Am J Epidemiol. 2026 Jun 17:kwag139. doi: 10.1093/aje/kwag139. Online ahead of print.
ABSTRACT
We assessed associations of total and group-specific ultra-processed food (UPF) intake with type 2 diabetes (T2D) incidence in the Hispanic Community Health Study/Study of Latinos, overall and with a priori stratification by Hispanic/Latino heritage, US nativity, BMI categories, and diet quality measured by tertiles of the Alternative Healthy Eating Index (AHEI). Data entailed 8010 adults, completing follow-up (2014-17), and without baseline (2008-11) diabetes, cardiovascular disease, and/or cancer (mean follow-up: 5.8 years). Baseline 24-h dietary recalls and food propensity questionnaires assessed UPF intakes (% of diet weight) defined by the Nova framework. Self-report, anti-diabetes medications, and standard biomarker thresholds defined incident T2D. Poisson models adjusted for sociodemographic, acculturation, lifestyle, energy intake, and diabetes family history variables estimated incidence rate ratios (95% CI) of T2D per 10-percentage-point increase in total UPF intake and 1-SD increase in inverse normal transformed UPF group intakes.
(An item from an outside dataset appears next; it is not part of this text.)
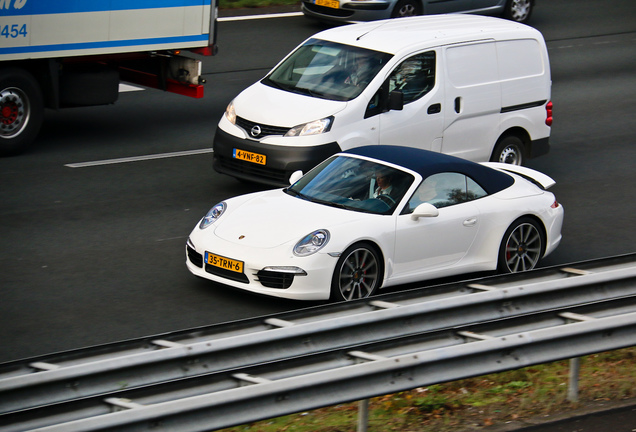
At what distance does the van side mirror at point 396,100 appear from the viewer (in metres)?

UPF constituted 19.8% of diet weight. Each 10-percentage-point increase in UPF was associated with 1.16 (1.01-1.34) higher T2D incidence overall (1273 cases). In stratified analyses, associations remained only for Puerto Ricans (1.22; 1.01-1.47), US-born persons (1.26; 1.03-1.54), and those with overweight/obesity (1.16; 1.01-1.35). Regarding UPF groups, artificially-sweetened beverages and processed poultry/fish were associated with a higher incidence of T2D in the overall sample. Among Puerto Ricans, US-born participants, and persons in the lowest AHEI tertile, ultra-processed bread/cereals, soft drinks, poultry/fish, and hard liquors were associated with a higher incidence of T2D, whereas ultra-processed sweet snacks, desserts, and spreads and savory snacks were associated with lower incidence. Limiting UPF is associated with lower T2D incidence among US Hispanics/Latinos, particularly Puerto Rican and US-born. Attention to group-specific UPF intake is warranted.